## Aim
Express everything from the line containing "From the provided options" down to the end of the data as a JSON list of strings, one per line, with blank lines left out.

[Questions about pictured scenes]
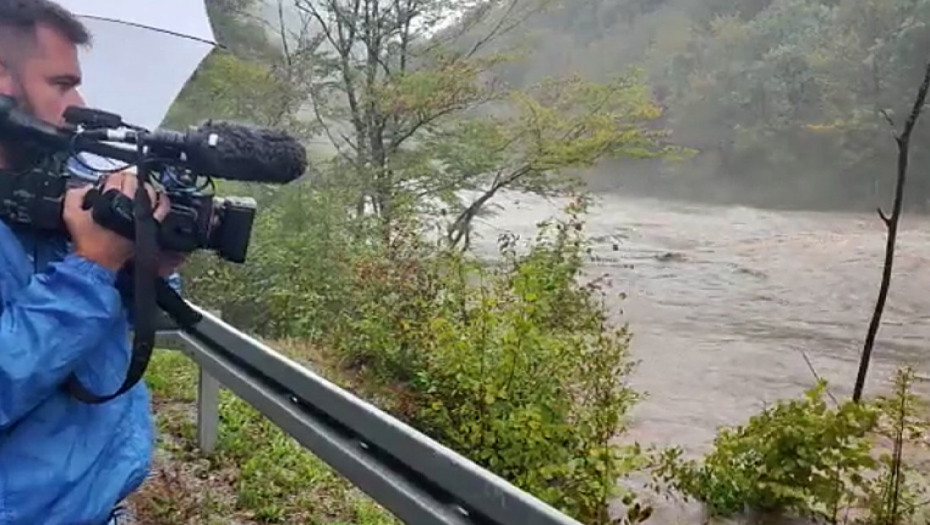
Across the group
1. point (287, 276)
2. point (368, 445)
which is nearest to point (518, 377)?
point (368, 445)

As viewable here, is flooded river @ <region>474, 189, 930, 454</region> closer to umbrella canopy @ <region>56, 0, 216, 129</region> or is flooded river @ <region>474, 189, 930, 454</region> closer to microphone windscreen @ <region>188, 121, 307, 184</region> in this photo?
A: umbrella canopy @ <region>56, 0, 216, 129</region>

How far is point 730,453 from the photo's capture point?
6207mm

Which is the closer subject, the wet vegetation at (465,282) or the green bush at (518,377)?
the wet vegetation at (465,282)

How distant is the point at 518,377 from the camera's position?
18.7 ft

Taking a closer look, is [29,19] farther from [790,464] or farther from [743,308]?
[743,308]

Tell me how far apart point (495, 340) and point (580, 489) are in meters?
1.19

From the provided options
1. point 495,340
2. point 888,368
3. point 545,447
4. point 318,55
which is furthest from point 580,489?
point 318,55

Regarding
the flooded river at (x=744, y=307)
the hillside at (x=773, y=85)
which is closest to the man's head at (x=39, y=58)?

## The result
[
  "From the provided options",
  "1. point 495,340",
  "2. point 888,368",
  "3. point 545,447",
  "4. point 318,55",
  "which is furthest from point 580,489?",
  "point 318,55",
  "Regarding",
  "the flooded river at (x=744, y=307)",
  "the hillside at (x=773, y=85)",
  "which is closest to the man's head at (x=39, y=58)?"
]